Rangkaian kegiatan akan dibuka pada 7 Agustus, dan mencakup berbagai agenda budaya, antara lain:
Seminar Kebudayaan
Orasi Budaya
Pemutaran Film Masyarakat Adat
Pentas Seni dan Budaya, yang akan menjadi puncak perayaan.
Feri menambahkan bahwa tujuan utama kegiatan ini adalah untuk membangkitkan kembali identitas dan nilai-nilai budaya masyarakat adat, khususnya di wilayah Tiga Domberay, serta menegaskan pentingnya keterlibatan generasi muda adat sebagai pewaris budaya dan penjaga masa depan Papua.

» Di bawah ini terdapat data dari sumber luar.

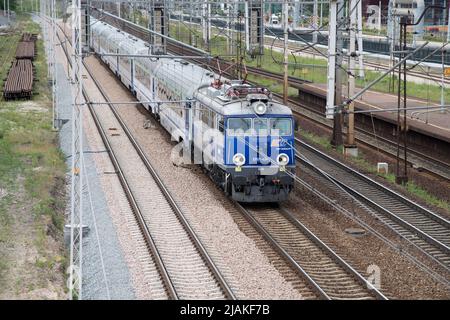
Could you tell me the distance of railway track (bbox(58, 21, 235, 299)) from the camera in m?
15.0

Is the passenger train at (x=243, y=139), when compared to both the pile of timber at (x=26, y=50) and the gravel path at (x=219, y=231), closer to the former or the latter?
the gravel path at (x=219, y=231)

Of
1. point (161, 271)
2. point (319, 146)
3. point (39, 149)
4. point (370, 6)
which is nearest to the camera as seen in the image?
point (161, 271)

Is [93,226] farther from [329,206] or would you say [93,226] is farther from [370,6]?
[370,6]

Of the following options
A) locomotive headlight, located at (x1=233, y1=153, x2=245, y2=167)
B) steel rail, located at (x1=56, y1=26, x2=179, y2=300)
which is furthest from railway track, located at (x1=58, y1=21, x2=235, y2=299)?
locomotive headlight, located at (x1=233, y1=153, x2=245, y2=167)

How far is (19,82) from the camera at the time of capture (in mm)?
46531

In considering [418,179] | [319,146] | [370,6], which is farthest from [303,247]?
[370,6]

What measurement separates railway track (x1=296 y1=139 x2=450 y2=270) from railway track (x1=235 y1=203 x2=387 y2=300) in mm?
1605

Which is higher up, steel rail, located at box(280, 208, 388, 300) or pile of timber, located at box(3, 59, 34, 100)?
pile of timber, located at box(3, 59, 34, 100)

Sementara itu, Sekretaris Panitia, Maria Kebar, menjelaskan bahwa tema besar Parade Budaya tahun ini adalah:
“Selamatkan Papua, Selamatkan Dunia”
Menurut Maria, tema ini diangkat sebagai pengingat akan pentingnya hutan Papua sebagai paru-paru dunia yang menyuplai oksigen dan menjaga keseimbangan iklim global.
“Hutan dan sumber daya alam Papua menghidupi manusia di seluruh bumi. Maka, semangat masyarakat adat perlu dibangkitkan agar tetap tegar dan tidak punah,” ujarnya.

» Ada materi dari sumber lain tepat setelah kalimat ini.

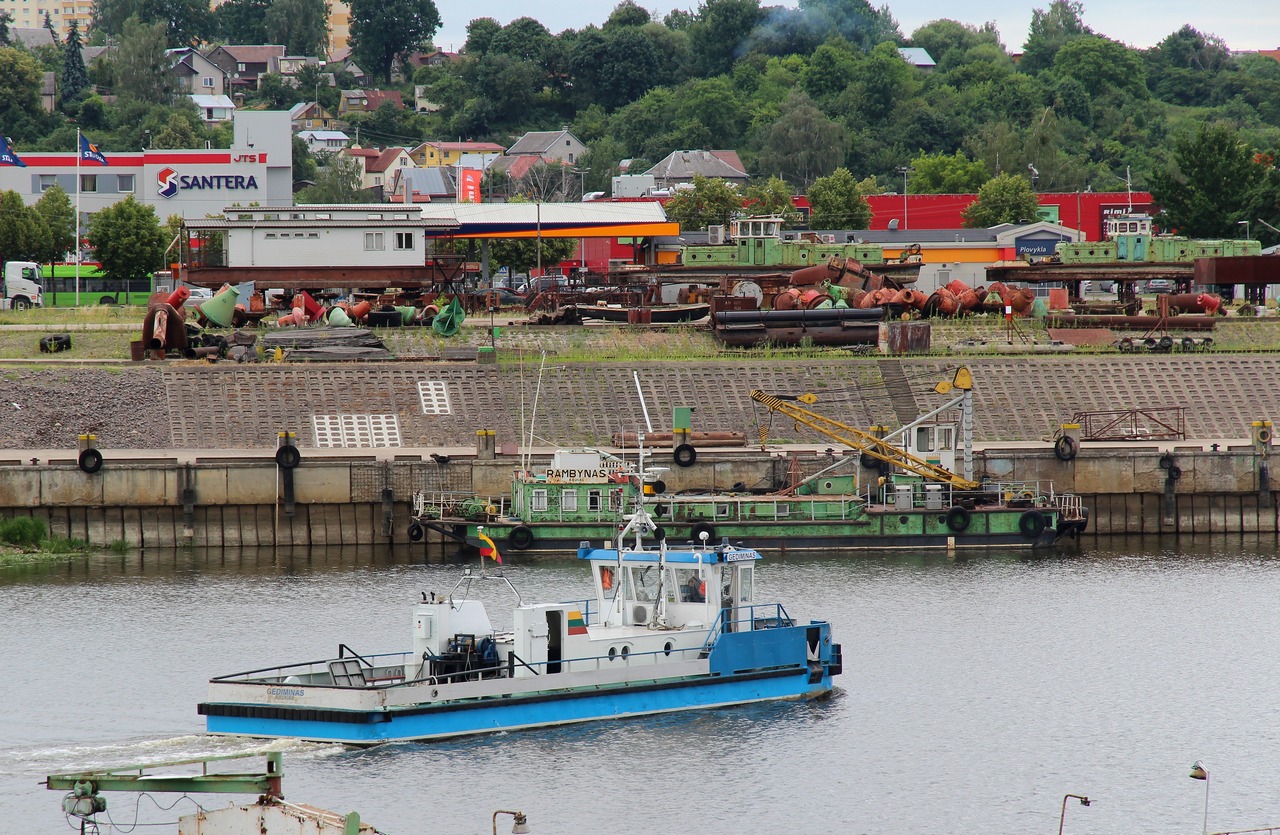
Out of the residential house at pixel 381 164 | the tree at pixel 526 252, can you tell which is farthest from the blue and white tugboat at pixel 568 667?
the residential house at pixel 381 164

Maria menekankan bahwa masyarakat adat adalah penjaga utama hutan dan alam Papua. Jika mereka terusir atau punah, maka ekosistem juga akan rusak dan terancam hilang.

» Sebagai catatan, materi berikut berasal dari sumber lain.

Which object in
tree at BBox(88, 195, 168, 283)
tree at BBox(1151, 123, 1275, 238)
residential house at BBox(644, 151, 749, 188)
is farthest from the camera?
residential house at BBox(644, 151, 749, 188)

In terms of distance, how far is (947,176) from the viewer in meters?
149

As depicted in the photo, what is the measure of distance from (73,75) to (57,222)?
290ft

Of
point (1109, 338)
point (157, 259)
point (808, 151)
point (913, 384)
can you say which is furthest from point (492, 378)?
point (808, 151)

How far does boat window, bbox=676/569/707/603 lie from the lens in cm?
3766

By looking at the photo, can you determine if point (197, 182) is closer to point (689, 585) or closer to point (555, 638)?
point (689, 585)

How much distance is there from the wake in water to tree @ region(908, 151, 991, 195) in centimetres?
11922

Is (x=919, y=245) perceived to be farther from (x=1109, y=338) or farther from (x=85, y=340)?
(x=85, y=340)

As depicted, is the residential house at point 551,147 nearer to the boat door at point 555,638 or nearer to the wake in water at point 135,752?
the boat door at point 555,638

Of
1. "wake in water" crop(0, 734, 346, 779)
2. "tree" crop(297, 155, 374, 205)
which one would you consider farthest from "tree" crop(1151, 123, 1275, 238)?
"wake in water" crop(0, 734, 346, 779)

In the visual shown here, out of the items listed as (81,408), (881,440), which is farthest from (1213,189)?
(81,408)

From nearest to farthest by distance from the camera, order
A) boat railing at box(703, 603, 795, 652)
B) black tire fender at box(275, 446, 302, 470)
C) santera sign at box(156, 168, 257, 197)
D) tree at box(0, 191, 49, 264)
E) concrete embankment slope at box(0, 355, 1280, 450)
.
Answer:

Berbeda dari tahun-tahun sebelumnya yang identik dengan aksi demonstrasi, Parade Budaya 2025 lebih difokuskan pada pendekatan kultural dan ekspresi seni sebagai bentuk penyadaran publik.
“Kami coba sandingkan dan konsepkan dengan kearifan lokal masyarakat adat yang selalu hidup bersama alam,” jelas Maria.
Namun demikian, hingga berita ini diturunkan, pihak panitia belum memperoleh izin resmi dari kepolisian untuk pelaksanaan acara pada 9 Agustus 2025. Untuk mengantisipasi hal tersebut, panitia telah menyiapkan rencana alternatif (Plan B) agar seluruh rangkaian kegiatan tetap berjalan lancar.
Maria juga menyuarakan keprihatinannya terhadap masifnya eksploitasi hutan adat tanpa persetujuan masyarakat setempat, khususnya di wilayah Pegunungan Arfak, Merauke, Nabire, hingga Timika.
“Sudah banyak hutan yang dibabat, masyarakat adat diasingkan, dan hak-hak mereka disampingkan,” ungkapnya dengan nada kecewa.
Ia menegaskan bahwa Parade Budaya ini bukan sekadar seremoni, melainkan wujud nyata suara hati masyarakat adat yang selama ini terpinggirkan.
“Kami berharap, melalui kegiatan ini, para pemuda tetap semangat menjaga hutan dan budaya agar tidak punah,” tutup Maria.